++++ Supplied material ++++
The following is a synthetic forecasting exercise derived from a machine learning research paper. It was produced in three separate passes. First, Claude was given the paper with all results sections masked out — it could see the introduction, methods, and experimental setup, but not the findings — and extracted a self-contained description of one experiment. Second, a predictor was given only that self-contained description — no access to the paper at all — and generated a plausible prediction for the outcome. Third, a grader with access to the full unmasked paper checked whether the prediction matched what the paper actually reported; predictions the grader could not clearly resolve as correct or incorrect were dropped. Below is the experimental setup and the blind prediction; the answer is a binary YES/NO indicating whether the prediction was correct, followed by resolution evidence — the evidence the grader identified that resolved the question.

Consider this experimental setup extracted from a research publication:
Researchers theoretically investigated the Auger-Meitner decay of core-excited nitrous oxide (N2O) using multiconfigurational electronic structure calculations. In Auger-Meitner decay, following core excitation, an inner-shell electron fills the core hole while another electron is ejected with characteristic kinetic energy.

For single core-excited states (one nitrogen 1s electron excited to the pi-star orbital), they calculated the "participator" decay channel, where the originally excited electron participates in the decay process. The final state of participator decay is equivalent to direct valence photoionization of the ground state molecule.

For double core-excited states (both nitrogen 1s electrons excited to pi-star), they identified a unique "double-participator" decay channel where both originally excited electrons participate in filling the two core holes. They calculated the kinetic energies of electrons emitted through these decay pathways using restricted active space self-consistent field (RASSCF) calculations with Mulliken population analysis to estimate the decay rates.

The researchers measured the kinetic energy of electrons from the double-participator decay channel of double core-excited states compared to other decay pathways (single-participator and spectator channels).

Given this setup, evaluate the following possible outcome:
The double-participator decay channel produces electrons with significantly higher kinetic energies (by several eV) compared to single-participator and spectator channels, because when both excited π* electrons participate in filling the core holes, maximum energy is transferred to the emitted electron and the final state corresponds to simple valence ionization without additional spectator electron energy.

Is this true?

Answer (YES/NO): YES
++++
The answer should be all the entries, restated with no word changed.

The following is a synthetic forecasting exercise derived from a machine learning research paper. It was produced in three separate passes. First, Claude was given the paper with all results sections masked out — it could see the introduction, methods, and experimental setup, but not the findings — and extracted a self-contained description of one experiment. Second, a predictor was given only that self-contained description — no access to the paper at all — and generated a plausible prediction for the outcome. Third, a grader with access to the full unmasked paper checked whether the prediction matched what the paper actually reported; predictions the grader could not clearly resolve as correct or incorrect were dropped. Below is the experimental setup and the blind prediction; the answer is a binary YES/NO indicating whether the prediction was correct, followed by resolution evidence — the evidence the grader identified that resolved the question.

Consider this experimental setup extracted from a research publication:
Researchers theoretically investigated the Auger-Meitner decay of core-excited nitrous oxide (N2O) using multiconfigurational electronic structure calculations. In Auger-Meitner decay, following core excitation, an inner-shell electron fills the core hole while another electron is ejected with characteristic kinetic energy.

For single core-excited states (one nitrogen 1s electron excited to the pi-star orbital), they calculated the "participator" decay channel, where the originally excited electron participates in the decay process. The final state of participator decay is equivalent to direct valence photoionization of the ground state molecule.

For double core-excited states (both nitrogen 1s electrons excited to pi-star), they identified a unique "double-participator" decay channel where both originally excited electrons participate in filling the two core holes. They calculated the kinetic energies of electrons emitted through these decay pathways using restricted active space self-consistent field (RASSCF) calculations with Mulliken population analysis to estimate the decay rates.

The researchers measured the kinetic energy of electrons from the double-participator decay channel of double core-excited states compared to other decay pathways (single-participator and spectator channels).

Given this setup, evaluate the following possible outcome:
The double-participator decay channel produces electrons with significantly higher kinetic energies (by several eV) compared to single-participator and spectator channels, because when both excited π* electrons participate in filling the core holes, maximum energy is transferred to the emitted electron and the final state corresponds to simple valence ionization without additional spectator electron energy.

Is this true?

Answer (YES/NO): YES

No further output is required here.